→ **WORK TO DO**: Using only the data below from the line containing "Is pixel 415" through the line containing "4992 millimetres", turn those lines into a numbered list and leave out any blank lines.

== DATA EXCERPTS

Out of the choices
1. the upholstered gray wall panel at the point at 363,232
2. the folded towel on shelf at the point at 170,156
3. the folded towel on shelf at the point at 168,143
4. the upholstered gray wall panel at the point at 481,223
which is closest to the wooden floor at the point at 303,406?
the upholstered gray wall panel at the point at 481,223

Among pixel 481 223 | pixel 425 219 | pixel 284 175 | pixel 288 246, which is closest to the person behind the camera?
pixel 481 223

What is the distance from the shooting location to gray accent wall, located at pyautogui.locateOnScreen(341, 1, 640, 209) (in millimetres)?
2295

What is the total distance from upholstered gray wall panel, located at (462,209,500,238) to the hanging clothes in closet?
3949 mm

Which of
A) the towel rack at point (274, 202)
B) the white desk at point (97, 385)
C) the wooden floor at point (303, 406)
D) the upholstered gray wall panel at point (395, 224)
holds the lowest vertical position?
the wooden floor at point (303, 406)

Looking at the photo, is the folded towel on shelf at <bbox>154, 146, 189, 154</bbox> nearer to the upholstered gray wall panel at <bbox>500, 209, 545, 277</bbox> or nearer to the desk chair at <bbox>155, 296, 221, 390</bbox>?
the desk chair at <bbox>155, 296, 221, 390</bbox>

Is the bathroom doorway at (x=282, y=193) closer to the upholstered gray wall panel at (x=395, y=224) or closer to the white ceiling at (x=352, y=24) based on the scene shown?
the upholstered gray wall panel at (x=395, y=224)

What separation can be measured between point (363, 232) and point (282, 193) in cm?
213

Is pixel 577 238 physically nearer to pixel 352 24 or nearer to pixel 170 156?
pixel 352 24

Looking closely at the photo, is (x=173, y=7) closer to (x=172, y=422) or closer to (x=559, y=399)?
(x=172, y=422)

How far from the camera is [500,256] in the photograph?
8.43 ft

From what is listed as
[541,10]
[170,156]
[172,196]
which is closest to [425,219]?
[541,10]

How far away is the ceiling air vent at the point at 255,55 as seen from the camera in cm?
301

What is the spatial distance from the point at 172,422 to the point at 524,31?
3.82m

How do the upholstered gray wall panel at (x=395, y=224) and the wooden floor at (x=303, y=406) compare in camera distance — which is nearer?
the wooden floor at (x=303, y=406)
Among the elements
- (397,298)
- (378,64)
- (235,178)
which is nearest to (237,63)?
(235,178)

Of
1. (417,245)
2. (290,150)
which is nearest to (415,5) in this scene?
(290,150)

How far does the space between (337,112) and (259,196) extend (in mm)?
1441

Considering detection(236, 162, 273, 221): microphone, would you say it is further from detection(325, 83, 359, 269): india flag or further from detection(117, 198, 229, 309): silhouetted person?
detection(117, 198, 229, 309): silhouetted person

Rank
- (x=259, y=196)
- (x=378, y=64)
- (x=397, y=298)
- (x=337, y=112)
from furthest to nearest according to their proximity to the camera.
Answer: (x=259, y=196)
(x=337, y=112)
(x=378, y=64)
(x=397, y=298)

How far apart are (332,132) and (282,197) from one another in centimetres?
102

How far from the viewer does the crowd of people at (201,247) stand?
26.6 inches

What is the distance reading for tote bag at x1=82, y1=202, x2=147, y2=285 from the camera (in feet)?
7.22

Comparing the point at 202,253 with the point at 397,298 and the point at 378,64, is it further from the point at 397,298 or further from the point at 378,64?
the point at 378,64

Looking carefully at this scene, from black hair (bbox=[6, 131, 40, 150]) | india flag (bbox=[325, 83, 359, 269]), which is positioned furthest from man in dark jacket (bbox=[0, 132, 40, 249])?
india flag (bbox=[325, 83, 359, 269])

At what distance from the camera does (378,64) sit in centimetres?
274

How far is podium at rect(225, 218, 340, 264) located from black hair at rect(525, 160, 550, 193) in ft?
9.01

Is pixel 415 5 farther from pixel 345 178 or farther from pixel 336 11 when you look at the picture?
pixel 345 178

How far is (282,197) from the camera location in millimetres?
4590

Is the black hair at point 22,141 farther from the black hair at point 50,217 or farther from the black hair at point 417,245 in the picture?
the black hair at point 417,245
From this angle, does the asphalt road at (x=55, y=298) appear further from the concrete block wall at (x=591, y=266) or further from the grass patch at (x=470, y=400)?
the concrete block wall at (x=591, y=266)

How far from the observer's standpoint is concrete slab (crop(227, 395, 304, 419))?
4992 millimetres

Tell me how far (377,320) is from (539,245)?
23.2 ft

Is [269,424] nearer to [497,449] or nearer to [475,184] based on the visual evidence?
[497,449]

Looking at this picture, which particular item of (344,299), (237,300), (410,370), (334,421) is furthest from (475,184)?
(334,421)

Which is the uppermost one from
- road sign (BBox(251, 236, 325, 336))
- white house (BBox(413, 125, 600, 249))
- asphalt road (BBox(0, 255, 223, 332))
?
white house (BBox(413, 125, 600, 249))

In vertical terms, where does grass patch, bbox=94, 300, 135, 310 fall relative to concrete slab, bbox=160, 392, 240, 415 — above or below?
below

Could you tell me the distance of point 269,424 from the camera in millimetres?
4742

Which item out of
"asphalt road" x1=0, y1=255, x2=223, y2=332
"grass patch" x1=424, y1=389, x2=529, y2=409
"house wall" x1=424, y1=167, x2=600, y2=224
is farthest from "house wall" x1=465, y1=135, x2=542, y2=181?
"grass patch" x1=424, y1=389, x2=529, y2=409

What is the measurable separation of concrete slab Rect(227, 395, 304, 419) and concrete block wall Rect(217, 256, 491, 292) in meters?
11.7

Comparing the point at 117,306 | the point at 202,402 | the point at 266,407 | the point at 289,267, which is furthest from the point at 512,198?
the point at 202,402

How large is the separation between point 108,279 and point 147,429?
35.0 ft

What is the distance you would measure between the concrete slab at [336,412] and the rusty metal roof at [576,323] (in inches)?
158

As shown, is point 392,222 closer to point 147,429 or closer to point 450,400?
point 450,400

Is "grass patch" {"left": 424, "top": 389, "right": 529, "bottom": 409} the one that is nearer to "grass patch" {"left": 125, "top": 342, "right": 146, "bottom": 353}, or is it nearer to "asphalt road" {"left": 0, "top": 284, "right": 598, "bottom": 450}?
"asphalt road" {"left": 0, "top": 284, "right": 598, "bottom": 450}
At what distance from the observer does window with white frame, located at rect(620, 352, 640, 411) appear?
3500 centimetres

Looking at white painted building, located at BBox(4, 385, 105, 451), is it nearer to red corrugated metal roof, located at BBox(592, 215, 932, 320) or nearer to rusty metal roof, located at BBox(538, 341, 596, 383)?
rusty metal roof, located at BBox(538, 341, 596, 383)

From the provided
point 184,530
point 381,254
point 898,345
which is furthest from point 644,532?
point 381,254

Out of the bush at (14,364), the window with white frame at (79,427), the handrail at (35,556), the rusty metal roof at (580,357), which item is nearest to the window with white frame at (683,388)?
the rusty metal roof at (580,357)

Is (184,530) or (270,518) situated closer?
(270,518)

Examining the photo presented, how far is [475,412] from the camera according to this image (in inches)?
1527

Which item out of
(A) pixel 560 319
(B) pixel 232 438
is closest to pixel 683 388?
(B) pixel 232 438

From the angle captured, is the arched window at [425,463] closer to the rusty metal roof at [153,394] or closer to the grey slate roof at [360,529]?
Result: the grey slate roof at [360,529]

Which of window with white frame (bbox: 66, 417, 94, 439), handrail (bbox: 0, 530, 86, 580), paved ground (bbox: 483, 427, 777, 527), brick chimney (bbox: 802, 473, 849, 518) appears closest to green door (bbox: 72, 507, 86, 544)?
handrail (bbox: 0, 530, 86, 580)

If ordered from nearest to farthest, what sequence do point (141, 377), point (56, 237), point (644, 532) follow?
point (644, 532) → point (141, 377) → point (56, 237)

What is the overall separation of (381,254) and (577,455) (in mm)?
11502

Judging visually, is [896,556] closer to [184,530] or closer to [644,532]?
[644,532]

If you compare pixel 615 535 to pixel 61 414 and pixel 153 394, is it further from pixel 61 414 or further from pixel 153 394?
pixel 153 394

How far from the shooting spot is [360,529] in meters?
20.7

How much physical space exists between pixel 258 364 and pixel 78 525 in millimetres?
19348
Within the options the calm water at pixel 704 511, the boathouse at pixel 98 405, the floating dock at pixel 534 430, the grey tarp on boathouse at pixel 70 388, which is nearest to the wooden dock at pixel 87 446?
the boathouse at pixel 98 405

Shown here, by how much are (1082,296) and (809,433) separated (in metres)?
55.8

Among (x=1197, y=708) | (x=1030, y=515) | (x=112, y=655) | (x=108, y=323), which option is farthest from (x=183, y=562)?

====

→ **SOLVED PROBLEM**:
1. Is pixel 415 5 farther from pixel 345 178 or farther from pixel 336 11 when you look at the picture?
2. pixel 345 178
3. How far is (282,197) from the camera location in millimetres?
4. 4590
5. Is the black hair at point 22,141 farther from the black hair at point 50,217 or farther from the black hair at point 417,245 in the picture?
6. the black hair at point 417,245
7. From this angle, does the asphalt road at (x=55, y=298) appear further from the concrete block wall at (x=591, y=266) or further from the grass patch at (x=470, y=400)?
8. the concrete block wall at (x=591, y=266)
9. How far from the observer's standpoint is concrete slab (crop(227, 395, 304, 419))?
10. 4992 millimetres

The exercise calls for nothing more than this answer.